▶ [Excerpted passage]:

= = = = = = =

Greenville was a Cow Town… and people had fun!

An exclusive interview with Don Wright
By Bob Robinson

“This was a wonderful place back then,” he said. “It had the greatest bunch of old men you could have found anywhere.”

Don Wright smiled as he thought back to April 24, 1954, the day he arrived in town.

“I came here with $1,500 in my pocket and took over a closed gas station that nobody else was dumb enough to want.”

The gas station was at the corner of South Broadway, Martin and Washington Streets, where Annie Oakley Park now sits.

That started nearly 60 years of hard work, business growth, building friendships and respect, some wild adventures… and making a few enemies. He fully admits that he’s been a guest of the county “once or twice.”

“Hey, I did it. They got me. Good job,” Wright said at one point.

You could say that Don Wright is an enigma with many facets. Who is he really? Depends on who’s doing the talking.

To some he’s a royal pain. He has his opinions and isn’t afraid to voice them. To others he’s probably the most honest and upright man they’ve ever met. If he says he has your back you can take it to the bank.

But according to almost everyone who had a few words to say about Mr. Don Wright, don’t cross him.

“You don’t agree with him? That’s fine. He accepts that,” they say. “Just don’t tell him something you think he wants to hear and then do something else… and don’t lie to him.

“Not a good thing.”

Others just wish he would go away. Most recently that might be the Darke County Commissioners. A new courthouse addition was announced several years ago, which put Wright on the warpath. Commissioners have long-since scrapped the idea because of the economy.

Wright believes that as soon as they can figure out how to get the money together, it will be back on the table… “And we don’t need it!”

However, you can read about that in the Letters to the Editor on County News Online. Wright was more interested in talking about “the way it was.”

“This was a Cow Town,” he said. “Bars, fist fights, you name it. We had kids come over from Indiana… you could drink at 18 here. In Indiana it was 21. Bars were making a lot of money.

“That was good for business,” he said.

He remembered one night when a bunch of Indiana kids started beating up on a cop. Greenville kids jumped in and put a stop to it.

“Not our cops, you don’t,” Wright said. “They might have considered beating up a cop themselves, but they weren’t going to let a bunch of Indiana kids do it.”

He recalled the three “men with suits” who were standing around the closed gas station where he got his start. They were trying to figure out what to do with it.

“I BS’d them into letting me open it with my $1,500. I figure they let me have it until they could figure out something else to do with it. I got my fuel on consignment… they filled the tank. I paid them when it was sold.”

Needless to say, the “suits” never looked for another opportunity. They knew success when they saw it. Wright had gotten his start.

= = = = = = =

▶ [Recorded data]:
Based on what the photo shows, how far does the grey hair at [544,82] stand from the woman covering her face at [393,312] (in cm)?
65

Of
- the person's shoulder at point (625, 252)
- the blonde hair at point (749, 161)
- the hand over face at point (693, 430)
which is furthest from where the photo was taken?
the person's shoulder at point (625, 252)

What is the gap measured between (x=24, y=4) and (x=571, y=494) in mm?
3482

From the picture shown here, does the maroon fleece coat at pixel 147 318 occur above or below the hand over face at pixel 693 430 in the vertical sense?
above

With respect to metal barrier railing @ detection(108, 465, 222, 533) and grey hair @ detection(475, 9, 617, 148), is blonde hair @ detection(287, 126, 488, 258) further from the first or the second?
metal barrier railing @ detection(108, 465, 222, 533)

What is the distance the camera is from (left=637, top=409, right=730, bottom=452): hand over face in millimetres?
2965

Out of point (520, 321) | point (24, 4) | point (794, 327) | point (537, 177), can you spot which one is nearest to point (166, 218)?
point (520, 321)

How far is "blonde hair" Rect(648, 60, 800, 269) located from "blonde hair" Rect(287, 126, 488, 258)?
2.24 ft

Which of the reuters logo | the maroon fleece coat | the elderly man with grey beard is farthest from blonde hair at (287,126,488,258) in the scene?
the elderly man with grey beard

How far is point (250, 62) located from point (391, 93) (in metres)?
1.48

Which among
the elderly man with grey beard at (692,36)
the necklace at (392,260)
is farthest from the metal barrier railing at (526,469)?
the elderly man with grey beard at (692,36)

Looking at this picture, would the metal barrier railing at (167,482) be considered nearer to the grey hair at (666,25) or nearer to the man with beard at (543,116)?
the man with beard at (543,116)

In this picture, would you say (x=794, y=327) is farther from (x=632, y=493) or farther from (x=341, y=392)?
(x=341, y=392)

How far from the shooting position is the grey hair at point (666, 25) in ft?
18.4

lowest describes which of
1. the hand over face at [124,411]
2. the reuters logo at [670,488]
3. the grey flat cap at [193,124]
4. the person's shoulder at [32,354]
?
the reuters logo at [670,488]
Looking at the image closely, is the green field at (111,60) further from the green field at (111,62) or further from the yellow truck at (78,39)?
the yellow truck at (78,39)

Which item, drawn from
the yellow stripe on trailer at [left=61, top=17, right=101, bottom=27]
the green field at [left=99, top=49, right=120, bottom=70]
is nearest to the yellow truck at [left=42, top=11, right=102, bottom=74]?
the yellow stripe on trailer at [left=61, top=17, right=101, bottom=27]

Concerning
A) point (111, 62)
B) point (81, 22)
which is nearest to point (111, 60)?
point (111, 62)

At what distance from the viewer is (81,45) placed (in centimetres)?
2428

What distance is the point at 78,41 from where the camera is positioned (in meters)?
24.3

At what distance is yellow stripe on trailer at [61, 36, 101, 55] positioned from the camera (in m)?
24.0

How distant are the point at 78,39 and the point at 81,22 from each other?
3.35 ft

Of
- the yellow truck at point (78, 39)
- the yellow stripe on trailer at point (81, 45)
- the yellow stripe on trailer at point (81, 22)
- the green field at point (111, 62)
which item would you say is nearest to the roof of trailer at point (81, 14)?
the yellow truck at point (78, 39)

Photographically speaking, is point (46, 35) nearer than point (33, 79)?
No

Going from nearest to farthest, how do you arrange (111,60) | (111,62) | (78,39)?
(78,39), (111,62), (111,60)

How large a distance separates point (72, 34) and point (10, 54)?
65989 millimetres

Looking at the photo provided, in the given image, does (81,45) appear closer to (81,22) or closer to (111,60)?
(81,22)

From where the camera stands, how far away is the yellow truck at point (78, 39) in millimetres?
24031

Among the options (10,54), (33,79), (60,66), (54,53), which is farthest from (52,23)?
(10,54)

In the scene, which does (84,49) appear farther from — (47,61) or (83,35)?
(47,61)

= = = = = = =

▶ [Written exercise 1]: Could you print the stretch of the Don Wright interview from "You could say" through "to the bank."?
▶ [Written exercise 2]: Carry on the Don Wright interview from its final line.

▶ [Exercise output 1]:
You could say that Don Wright is an enigma with many facets. Who is he really? Depends on who’s doing the talking.

To some he’s a royal pain. He has his opinions and isn’t afraid to voice them. To others he’s probably the most honest and upright man they’ve ever met. If he says he has your back you can take it to the bank.

▶ [Exercise output 2]:
His next business was Jelly’s Pool Hall. Jelly wanted to sell, but Wright didn’t have the money. The president of the local bank co-signed the note for him.

“He told me that he saw me at work when he arrived at the office in the morning. He saw me at work when he left for home that night. He knew it was a good investment. And he trusted me.”

Illegal activities? Wright grinned.

“Yeah, it was rumored that I was running illegal electronic slots in five cities,” he said. “And a few other things. You know how rumors go.”

And that was the end of the subject. Wright said that there were three things that were important then… and missing today.

Trust was the first.

“At one point I had the keys to 23 businesses. I’d go in and count the money and leave them their share. People trusted you.”

Access to money.

“I got my first loan for a business venture on my signature. The president of the bank co-signed for me. How many kids can get that today?”

And fun!

“I couldn’t have found a town anywhere better than this place,” he said. “That’s why I love this city so much.”

But it’s changed. According to Wright, not for the better.

“Nobody’s any fun today,” he said. “It pisses me off! Everyone takes themselves so seriously.”

He hasn’t lost his approach to fun, however, or his sarcastic wit. There is no event today that won’t get his scathing comments, whether it’s his written “scalpel” about local events and people, or his response to the current president’s “Hope & Change” campaign.

He put up a “Hope & Change” banner at the corner of Hwy 127 & 36, which the wind recently took down. He promises it will go back up “as soon as I have the time.”

He added that there’s one area he wants to set straight.

“Contrary to popular opinion, I wouldn’t know a drug if I saw it. The biggest problem for this country today? Drugs!”

His message to today’s young people…

“I want young people to know that if you want to be a success, go out and find a few old men who are a success… but you got to learn how to work first.”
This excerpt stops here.